**Requirement**
Your answer should be every line of the entries that has the string "COVID" in it.

[Data for processing Boundary: Start]

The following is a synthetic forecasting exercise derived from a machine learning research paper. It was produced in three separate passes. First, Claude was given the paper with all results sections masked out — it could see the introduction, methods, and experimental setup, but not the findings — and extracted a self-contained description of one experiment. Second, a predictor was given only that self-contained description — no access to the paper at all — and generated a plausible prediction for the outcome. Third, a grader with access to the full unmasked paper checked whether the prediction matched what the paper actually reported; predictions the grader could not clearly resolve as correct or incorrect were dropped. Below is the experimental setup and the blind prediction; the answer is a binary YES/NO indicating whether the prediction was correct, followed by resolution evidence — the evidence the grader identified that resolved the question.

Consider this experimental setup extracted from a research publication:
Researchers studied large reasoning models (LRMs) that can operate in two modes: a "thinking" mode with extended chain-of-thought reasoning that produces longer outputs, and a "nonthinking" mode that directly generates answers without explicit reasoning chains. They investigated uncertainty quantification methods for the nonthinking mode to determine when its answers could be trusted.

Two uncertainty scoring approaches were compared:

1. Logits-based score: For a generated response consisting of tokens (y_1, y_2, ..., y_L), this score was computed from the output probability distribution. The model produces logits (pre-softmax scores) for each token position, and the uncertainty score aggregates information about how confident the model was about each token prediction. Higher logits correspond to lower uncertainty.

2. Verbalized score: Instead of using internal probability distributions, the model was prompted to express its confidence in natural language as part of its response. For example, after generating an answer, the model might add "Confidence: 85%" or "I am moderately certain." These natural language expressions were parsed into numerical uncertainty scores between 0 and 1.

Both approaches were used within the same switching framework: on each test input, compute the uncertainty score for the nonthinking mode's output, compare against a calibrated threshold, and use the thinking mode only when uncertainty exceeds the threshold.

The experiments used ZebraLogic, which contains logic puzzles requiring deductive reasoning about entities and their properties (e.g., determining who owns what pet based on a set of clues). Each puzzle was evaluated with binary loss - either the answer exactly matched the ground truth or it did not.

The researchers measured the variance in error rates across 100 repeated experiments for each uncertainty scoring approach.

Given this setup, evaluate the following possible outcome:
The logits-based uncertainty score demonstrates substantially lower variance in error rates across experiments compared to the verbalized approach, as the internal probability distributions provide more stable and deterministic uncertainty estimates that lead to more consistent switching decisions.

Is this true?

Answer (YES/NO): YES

[Data for processing Boundary: End]
[Data for processing Boundary: Start]

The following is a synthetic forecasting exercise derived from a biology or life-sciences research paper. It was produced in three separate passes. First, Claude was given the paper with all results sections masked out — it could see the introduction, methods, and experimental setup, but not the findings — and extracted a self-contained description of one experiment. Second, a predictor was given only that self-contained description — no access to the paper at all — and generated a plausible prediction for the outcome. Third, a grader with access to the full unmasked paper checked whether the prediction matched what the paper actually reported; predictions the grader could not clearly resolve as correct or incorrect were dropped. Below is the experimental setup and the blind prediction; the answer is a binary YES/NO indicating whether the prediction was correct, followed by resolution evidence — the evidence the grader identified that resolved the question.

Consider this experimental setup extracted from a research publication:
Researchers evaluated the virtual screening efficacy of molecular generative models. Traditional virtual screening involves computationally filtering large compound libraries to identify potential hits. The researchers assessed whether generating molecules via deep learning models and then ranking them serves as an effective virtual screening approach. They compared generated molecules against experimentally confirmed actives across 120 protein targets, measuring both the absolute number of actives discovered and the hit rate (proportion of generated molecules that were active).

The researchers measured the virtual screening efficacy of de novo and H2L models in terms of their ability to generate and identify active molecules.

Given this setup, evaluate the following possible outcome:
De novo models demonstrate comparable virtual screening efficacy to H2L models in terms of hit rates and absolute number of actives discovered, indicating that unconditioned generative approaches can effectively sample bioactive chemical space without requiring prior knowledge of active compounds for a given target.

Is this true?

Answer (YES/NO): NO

[Data for processing Boundary: End]
[Data for processing Boundary: Start]

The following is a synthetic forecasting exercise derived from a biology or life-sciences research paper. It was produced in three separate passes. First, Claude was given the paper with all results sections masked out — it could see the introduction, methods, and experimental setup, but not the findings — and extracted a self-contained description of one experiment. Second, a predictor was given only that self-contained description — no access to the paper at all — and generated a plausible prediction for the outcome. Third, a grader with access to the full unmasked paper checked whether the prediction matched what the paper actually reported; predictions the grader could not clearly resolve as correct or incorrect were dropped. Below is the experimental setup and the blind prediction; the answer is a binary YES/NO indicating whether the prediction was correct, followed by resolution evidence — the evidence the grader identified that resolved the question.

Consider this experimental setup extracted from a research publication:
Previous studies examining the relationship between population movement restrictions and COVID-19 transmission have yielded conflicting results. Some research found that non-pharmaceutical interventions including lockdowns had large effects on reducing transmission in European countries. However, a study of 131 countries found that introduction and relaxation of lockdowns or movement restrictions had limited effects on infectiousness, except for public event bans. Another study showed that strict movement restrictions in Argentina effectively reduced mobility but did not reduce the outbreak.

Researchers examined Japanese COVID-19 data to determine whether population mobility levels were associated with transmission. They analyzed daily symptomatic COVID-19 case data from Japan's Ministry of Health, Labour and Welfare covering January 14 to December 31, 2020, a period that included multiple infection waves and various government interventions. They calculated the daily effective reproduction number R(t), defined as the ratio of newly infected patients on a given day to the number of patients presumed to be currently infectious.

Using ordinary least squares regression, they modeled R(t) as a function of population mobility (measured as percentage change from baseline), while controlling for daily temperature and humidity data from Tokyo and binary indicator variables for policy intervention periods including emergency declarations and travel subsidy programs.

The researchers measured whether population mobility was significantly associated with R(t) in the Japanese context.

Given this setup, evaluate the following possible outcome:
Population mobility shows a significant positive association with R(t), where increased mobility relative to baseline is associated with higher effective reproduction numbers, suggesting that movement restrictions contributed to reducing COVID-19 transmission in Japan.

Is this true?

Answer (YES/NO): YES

[Data for processing Boundary: End]

**Your response**
Previous studies examining the relationship between population movement restrictions and COVID-19 transmission have yielded conflicting results. Some research found that non-pharmaceutical interventions including lockdowns had large effects on reducing transmission in European countries. However, a study of 131 countries found that introduction and relaxation of lockdowns or movement restrictions had limited effects on infectiousness, except for public event bans. Another study showed that strict movement restrictions in Argentina effectively reduced mobility but did not reduce the outbreak.
Researchers examined Japanese COVID-19 data to determine whether population mobility levels were associated with transmission. They analyzed daily symptomatic COVID-19 case data from Japan's Ministry of Health, Labour and Welfare covering January 14 to December 31, 2020, a period that included multiple infection waves and various government interventions. They calculated the daily effective reproduction number R(t), defined as the ratio of newly infected patients on a given day to the number of patients presumed to be currently infectious.
Population mobility shows a significant positive association with R(t), where increased mobility relative to baseline is associated with higher effective reproduction numbers, suggesting that movement restrictions contributed to reducing COVID-19 transmission in Japan.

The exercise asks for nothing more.